Wednesday, February 3, 2010

More Author Goodbyes

Louis Auchincloss, who wrote more than 60 works of fiction, literary criticism, and biographies, died January 28 at age 92. He was best known as a chronicler of the New York old money elite. Gore Vidal once wrote of Auchincloss: "Of all our novelists, Auchincloss is the only one who tells us how our rulers behave in their banks and their boardrooms, their law offices, and their club. Not since Dreiser has an American writer had so much to tell us about the role of money in our lives.” Auchincloss’s last book, published in 2008, wasThe Last of the Old Guard, and many believe the title aptly describes the author.
Ralph McInerny best known for his mystery novels (Father Dowling series), died on January 29 at the age of 80. A Renaissance man, he published more than 80 books, wrote numerous scholarly articles, edited 3 national magazines. He also wrote poetry, and he was a full Professor of Philosophy at the University of Notre Dame. Of his writing, McInerny said "Finally, that is what any writer does, return again and again to the original aspiration that came to him when young. It is the writing, producing a well-made story, that counts. All the rest is gravy."

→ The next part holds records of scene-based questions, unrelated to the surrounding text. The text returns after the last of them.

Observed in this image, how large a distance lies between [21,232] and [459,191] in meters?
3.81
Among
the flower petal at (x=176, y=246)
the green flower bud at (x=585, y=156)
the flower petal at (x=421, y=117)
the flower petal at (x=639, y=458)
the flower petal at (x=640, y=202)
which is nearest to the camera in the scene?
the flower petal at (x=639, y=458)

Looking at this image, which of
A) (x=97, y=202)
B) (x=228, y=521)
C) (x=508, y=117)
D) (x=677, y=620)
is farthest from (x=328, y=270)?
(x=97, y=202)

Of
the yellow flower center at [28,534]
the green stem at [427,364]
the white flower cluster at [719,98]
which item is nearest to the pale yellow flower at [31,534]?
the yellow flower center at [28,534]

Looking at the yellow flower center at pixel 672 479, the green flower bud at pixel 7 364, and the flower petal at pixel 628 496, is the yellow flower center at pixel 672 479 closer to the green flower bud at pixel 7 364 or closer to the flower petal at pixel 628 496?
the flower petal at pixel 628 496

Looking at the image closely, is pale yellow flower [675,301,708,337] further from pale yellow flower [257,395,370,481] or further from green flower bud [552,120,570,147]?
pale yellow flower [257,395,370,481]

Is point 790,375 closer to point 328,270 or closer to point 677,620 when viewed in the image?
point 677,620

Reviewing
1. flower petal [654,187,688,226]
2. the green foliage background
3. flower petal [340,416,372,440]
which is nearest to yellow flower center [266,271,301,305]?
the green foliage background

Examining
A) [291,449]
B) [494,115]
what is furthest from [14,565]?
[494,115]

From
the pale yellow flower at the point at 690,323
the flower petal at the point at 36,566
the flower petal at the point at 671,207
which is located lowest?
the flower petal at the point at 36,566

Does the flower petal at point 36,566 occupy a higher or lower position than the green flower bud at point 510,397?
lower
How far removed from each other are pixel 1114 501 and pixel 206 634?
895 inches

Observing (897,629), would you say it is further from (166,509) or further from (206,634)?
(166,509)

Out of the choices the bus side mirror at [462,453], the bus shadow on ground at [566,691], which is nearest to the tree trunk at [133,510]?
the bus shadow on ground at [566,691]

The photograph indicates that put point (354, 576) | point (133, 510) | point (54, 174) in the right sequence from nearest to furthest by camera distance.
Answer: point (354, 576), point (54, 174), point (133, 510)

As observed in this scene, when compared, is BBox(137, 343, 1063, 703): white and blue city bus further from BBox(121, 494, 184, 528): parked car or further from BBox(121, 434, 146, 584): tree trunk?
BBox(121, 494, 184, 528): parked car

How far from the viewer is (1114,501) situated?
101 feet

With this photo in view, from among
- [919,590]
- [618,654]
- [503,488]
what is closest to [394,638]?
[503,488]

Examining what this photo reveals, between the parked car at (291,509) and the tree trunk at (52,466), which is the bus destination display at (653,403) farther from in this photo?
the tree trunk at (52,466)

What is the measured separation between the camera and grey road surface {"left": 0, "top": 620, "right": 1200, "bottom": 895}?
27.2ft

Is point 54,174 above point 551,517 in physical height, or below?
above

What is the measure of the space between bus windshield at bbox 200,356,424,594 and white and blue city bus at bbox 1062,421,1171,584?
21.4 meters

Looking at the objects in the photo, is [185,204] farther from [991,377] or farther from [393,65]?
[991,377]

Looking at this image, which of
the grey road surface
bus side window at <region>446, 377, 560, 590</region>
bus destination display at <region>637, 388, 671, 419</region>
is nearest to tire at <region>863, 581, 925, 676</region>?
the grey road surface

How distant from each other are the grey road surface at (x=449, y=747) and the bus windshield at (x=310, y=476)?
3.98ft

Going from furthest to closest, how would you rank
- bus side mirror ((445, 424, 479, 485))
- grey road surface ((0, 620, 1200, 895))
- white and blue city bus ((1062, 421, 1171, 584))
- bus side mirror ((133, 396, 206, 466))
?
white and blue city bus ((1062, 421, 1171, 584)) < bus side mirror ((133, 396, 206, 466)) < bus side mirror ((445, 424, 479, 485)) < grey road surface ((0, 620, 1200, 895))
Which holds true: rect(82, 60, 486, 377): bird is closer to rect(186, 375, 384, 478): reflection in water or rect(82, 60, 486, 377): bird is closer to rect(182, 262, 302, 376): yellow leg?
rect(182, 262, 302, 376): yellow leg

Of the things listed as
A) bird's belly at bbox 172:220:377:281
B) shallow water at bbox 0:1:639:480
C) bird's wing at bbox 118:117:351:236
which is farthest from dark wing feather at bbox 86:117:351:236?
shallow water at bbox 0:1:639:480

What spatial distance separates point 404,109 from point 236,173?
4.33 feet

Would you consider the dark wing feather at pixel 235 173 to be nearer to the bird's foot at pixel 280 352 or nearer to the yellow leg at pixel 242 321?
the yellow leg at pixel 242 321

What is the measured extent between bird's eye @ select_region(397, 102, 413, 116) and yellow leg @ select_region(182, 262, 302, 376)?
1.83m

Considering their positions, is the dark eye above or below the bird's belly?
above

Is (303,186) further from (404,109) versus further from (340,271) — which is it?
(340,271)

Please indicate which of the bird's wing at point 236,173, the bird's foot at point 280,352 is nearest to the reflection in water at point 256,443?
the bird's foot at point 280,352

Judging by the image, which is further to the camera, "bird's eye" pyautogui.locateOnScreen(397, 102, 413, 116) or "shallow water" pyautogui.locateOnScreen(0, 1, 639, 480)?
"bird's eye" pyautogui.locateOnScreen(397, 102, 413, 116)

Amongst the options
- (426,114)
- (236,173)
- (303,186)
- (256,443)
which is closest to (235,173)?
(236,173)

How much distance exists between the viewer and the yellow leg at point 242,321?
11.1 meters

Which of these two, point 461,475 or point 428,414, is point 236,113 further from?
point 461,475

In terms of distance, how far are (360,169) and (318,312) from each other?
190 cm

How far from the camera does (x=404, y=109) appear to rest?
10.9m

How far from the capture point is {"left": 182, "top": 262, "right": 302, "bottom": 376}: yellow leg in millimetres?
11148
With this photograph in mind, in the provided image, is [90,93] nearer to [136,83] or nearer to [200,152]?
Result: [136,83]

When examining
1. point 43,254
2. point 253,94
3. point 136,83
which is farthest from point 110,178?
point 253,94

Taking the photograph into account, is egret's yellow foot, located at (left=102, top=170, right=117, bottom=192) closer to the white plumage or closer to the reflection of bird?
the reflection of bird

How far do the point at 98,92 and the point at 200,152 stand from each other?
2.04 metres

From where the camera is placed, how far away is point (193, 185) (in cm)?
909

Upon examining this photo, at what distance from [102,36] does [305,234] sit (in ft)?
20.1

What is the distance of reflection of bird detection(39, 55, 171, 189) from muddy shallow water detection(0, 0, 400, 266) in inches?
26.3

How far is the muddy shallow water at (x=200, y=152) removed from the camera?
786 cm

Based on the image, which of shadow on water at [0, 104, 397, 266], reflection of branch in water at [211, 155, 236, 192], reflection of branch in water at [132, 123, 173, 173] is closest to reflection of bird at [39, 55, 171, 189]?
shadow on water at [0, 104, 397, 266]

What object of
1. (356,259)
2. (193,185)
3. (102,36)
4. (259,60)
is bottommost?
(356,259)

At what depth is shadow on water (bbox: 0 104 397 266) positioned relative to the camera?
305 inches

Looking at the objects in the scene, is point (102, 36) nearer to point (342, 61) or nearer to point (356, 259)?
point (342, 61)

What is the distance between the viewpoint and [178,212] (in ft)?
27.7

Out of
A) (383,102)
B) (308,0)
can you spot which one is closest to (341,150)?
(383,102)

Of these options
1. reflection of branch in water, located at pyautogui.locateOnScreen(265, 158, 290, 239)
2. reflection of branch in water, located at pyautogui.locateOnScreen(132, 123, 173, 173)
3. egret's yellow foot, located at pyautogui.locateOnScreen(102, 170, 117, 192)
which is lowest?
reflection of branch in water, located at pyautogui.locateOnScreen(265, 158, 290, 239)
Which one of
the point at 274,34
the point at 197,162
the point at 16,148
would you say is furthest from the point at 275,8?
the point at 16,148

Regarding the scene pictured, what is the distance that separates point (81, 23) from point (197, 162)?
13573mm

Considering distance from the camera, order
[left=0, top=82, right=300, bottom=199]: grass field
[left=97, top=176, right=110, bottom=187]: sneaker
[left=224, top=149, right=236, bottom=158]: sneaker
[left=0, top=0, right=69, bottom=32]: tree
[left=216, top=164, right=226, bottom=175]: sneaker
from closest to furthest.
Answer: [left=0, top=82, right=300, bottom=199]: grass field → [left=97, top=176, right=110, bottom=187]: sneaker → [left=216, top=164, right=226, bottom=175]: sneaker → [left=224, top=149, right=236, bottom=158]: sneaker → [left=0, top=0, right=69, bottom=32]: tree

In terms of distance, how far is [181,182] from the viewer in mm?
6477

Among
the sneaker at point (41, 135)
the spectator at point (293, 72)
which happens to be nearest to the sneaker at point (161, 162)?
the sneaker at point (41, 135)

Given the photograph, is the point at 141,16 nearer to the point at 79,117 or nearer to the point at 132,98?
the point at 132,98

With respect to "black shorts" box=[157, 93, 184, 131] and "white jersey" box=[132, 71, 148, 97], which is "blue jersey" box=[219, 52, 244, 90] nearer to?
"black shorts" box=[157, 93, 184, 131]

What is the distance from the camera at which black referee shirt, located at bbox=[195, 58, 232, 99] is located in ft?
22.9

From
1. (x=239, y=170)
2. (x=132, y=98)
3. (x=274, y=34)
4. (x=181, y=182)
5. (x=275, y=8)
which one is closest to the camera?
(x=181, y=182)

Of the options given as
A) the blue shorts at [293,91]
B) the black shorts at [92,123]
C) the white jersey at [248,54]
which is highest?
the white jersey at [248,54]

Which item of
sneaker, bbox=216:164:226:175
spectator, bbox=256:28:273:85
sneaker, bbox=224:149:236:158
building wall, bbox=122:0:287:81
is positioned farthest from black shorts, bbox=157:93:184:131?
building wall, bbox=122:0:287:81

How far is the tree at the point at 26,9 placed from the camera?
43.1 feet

Howard Zinn, historian and civil rights activist, died on January 27
at the age of 87. He taught at Spelman College and Boston University and was a visiting professor at the University of Paris and the University of Bologna. He is best known for his revisionist A People’s History of the United States which has sold nearly two million copies. “Our nation had gone through an awful lot —the Vietnam War, civil rights, Watergate — yet the textbooks offered the same fundamental nationalist glorification of country,” Mr. Zinn recalled in a recent interview with The New York Times. “I got the sense that people were hungry for a different, more honest take.” He served on the Student Nonviolent Coordinating Committee and marched for civil rights. He traveled with the Rev. Daniel Berrigan to Hanoi to receive prisoners released by the North Vietnamese and wrote the antiwar books Vietnam: The Logic of Withdrawal and Disobedience and Democracy . His memoir appropriately was titled You Can’t Be Neutral on a Moving Train.